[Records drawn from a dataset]
<<<<
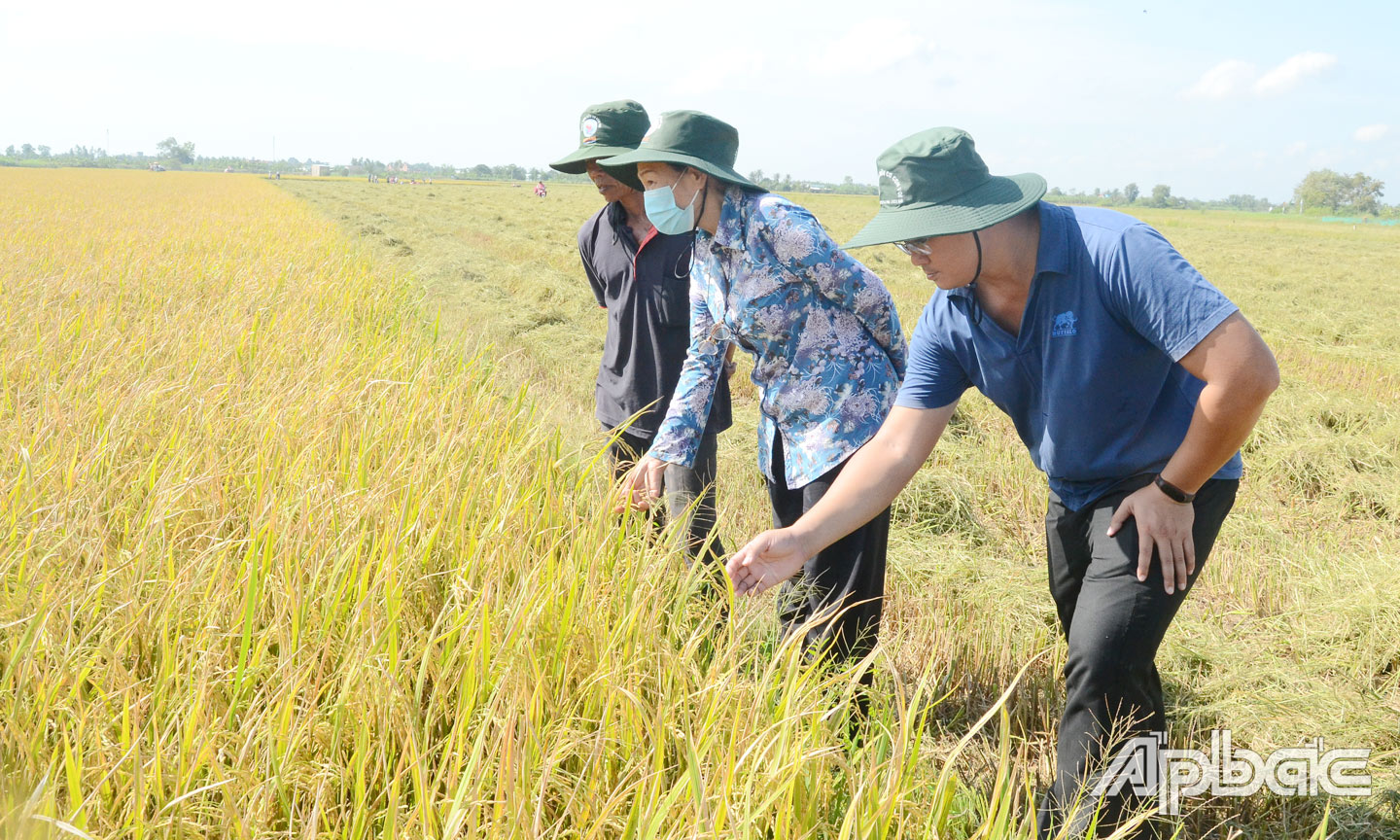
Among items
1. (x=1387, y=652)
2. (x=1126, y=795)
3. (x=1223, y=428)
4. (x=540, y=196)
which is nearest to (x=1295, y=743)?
(x=1387, y=652)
>>>>
SHORT EXERCISE: Print the records above word for word, leaving out the pictures.

ANSWER TO THE TASK:
Among items
1. (x=1387, y=652)
2. (x=1126, y=795)
3. (x=1223, y=428)
4. (x=540, y=196)
which is nearest to (x=1295, y=743)?
(x=1387, y=652)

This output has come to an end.